The growth instead came from less prolific sources. Exports from US ports outside Corpus Christi and Houston surged to 1.6 Mbd during May, supported primarily by Strategic Petroleum Reserve (SPR) releases and elevated Gulf of Mexico (GoM) grade exports:

Source: Kpler
According to EIA data, approximately 58 Mbbls of crude have been released from the SPR since late March. Roughly one third of those barrels have been exported, with Europe emerging as the primary destination. The SPR barrels comprise five different grades sourced from multiple storage caverns, providing refiners with a broader slate of medium and sour crude grades, in contrast to what is available from US shale production.
At the same time, Gulf of Mexico exports have accelerated sharply. More than 28 Mbbls of GoM crude were exported during the last two months, approximately three times the normal pace. Unlike SPR barrels, these volumes have been distributed relatively evenly between Europe and Asia.
The relationship between these two flows appears significant.
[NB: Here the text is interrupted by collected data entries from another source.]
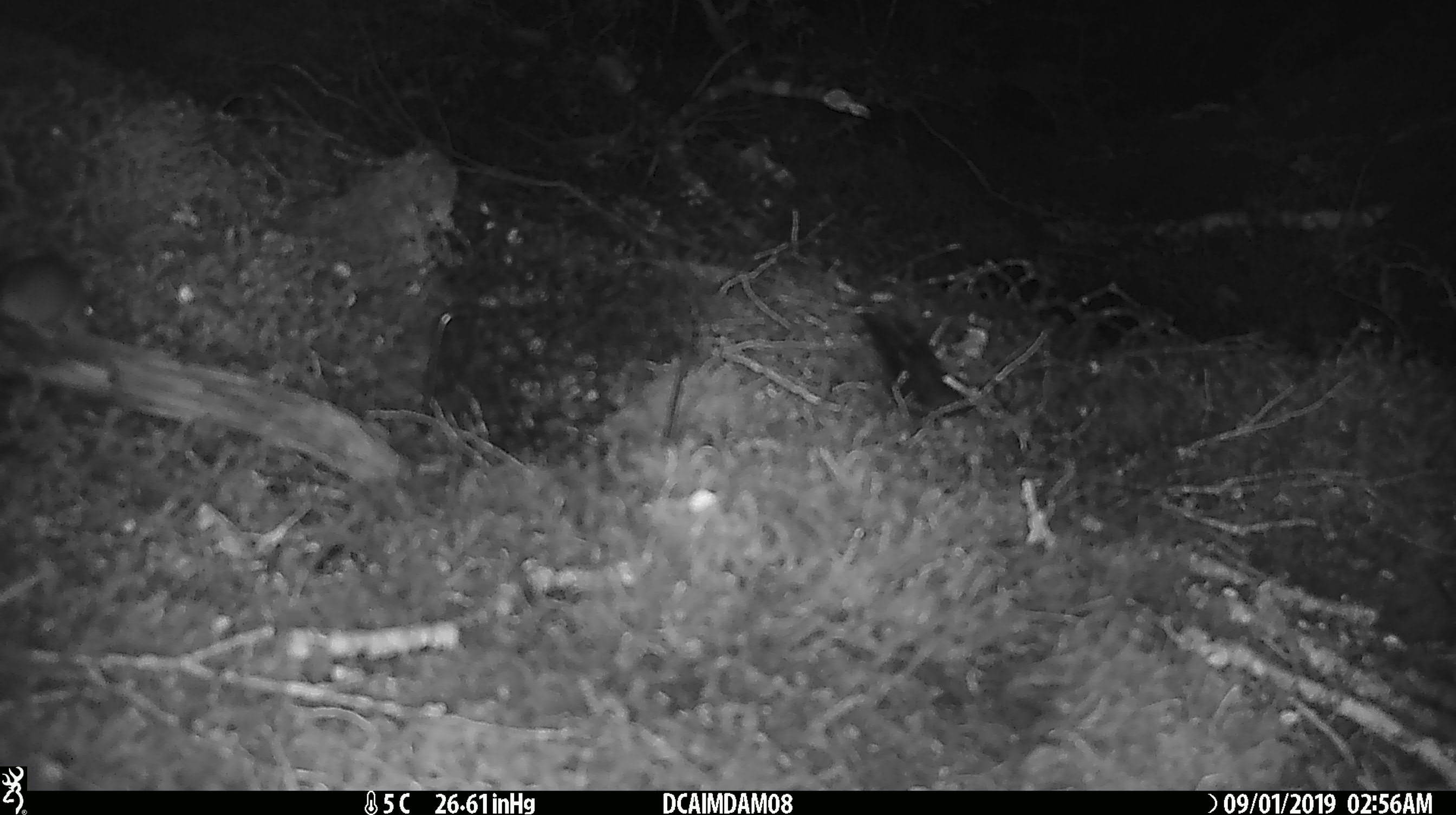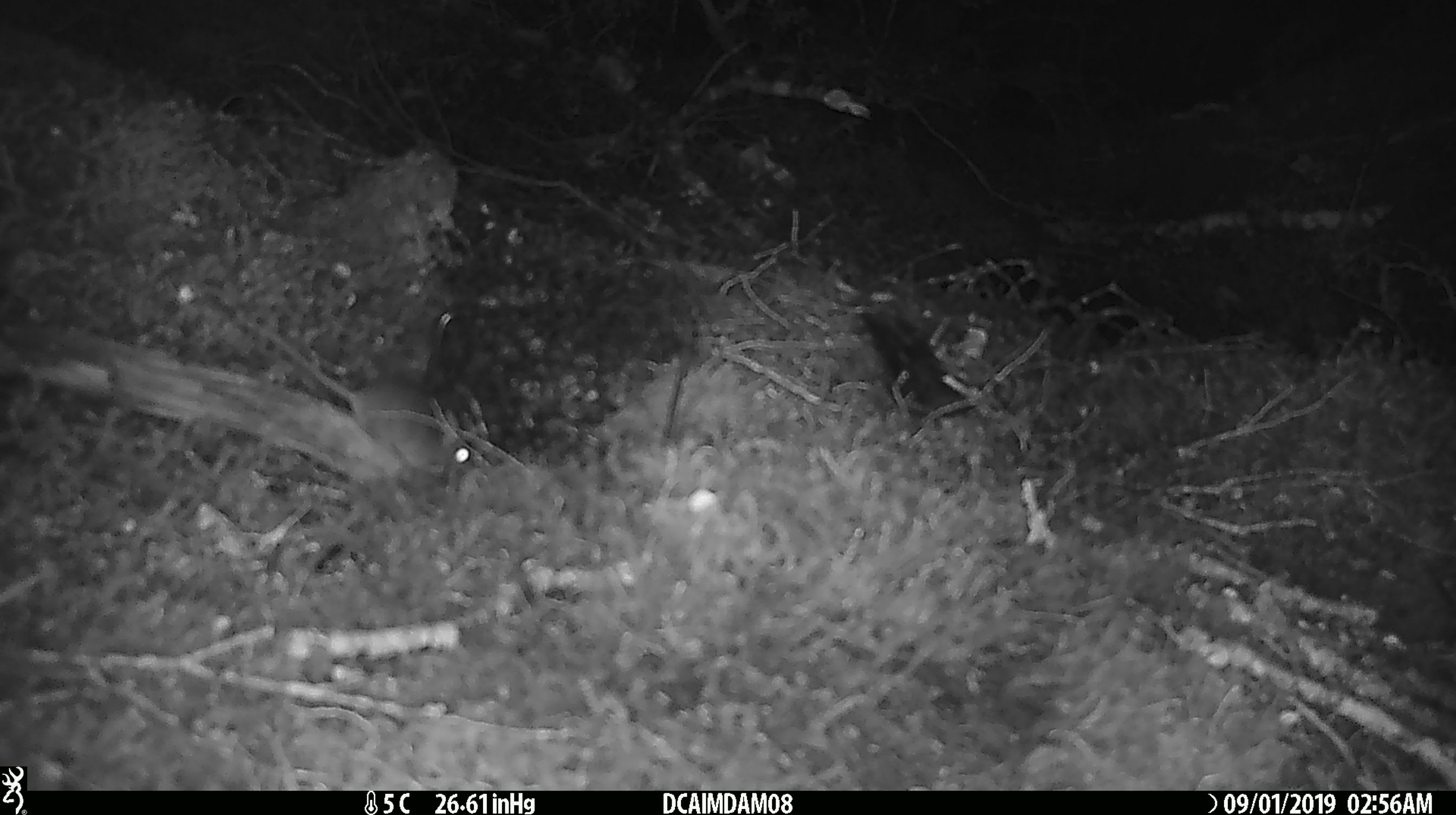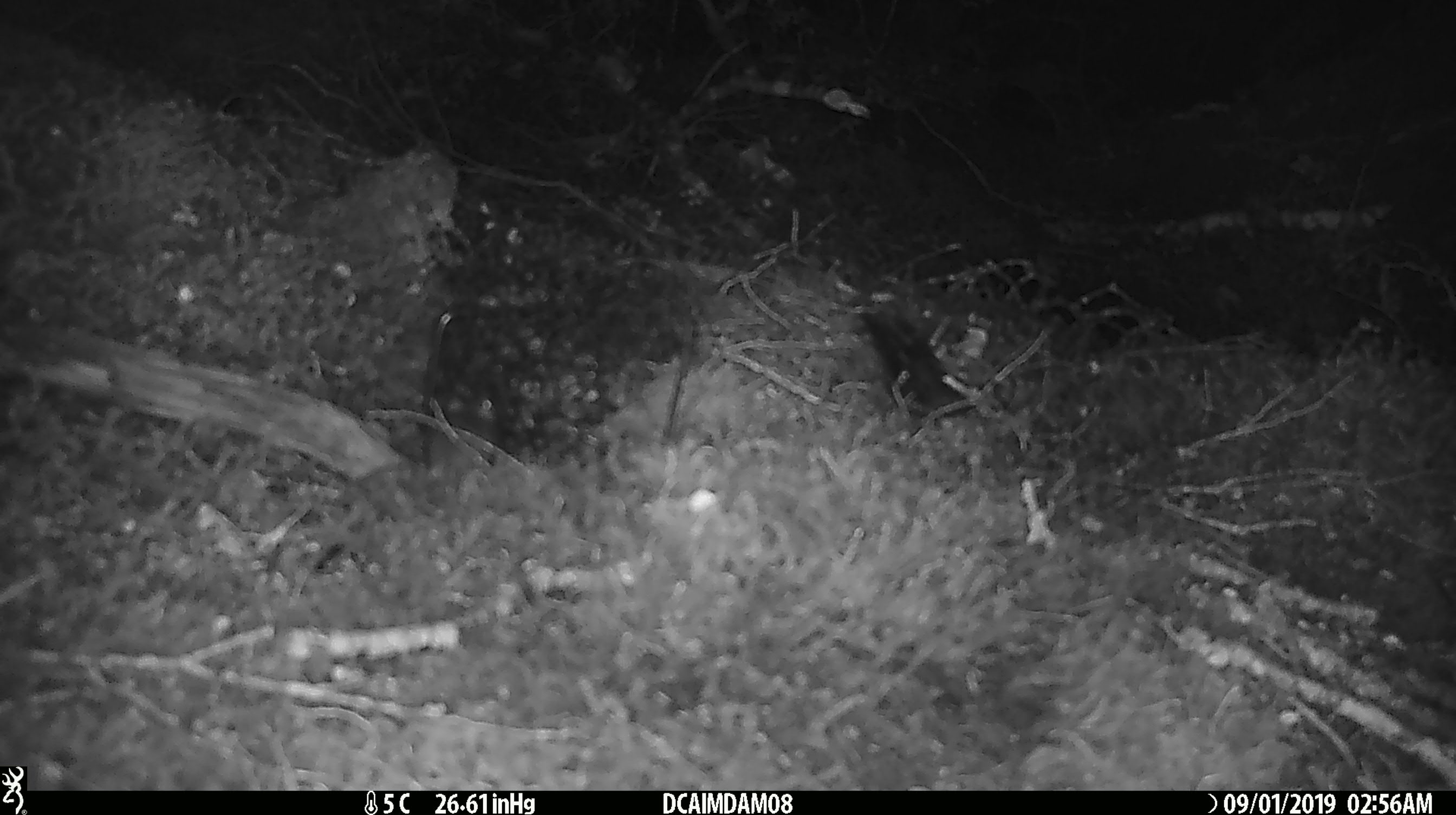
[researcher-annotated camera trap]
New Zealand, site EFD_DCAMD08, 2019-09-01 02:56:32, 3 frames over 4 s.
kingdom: Animalia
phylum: Chordata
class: Mammalia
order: Rodentia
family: Muridae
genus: Mus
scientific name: Mus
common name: mouse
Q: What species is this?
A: Mouse (Mus).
SPR barrels are being consumed by US Gulf Coast refiners, effectively displacing domestically produced offshore crude and freeing up those GoM barrels for export markets. This dynamic has boosted US exports to a record monthly pace. However, the sustainability of these export levels is increasingly questionable with SPR releases set to slow and inventories drawing.

Source: Kpler
Total US crude inventories have fallen by 86 Mbbls since late March, including a substantial 28 Mbbl draw over the last two weeks as refinery runs increase ahead of peak summer driving season. Inventory depletion is becoming particularly acute at Cushing, where stocks continue to trend toward historically low levels: our latest drone data for the week ending Friday 5 June indicates Cushing has drawn another 1.4 Mbbls this week – within a few million barrels of operationally low levels.
The strength of US hydrocarbon exports extends beyond crude. Compared with May 2025, crude exports last month were higher by 2 Mbd, while LPG and refined product exports were each up approximately 500 kbd. The combined impact is placing significant pressure on domestic inventory balances – although LPG inventories remain comparatively comfortable. Given the backdrop of draining inventories and Brent spreads tightening versus WTI benchmarks, our predictive indicator suggests the pace of US crude exports in June is going to be closer to pre-conflict levels, rather than the exceptional rates recorded over the last two months.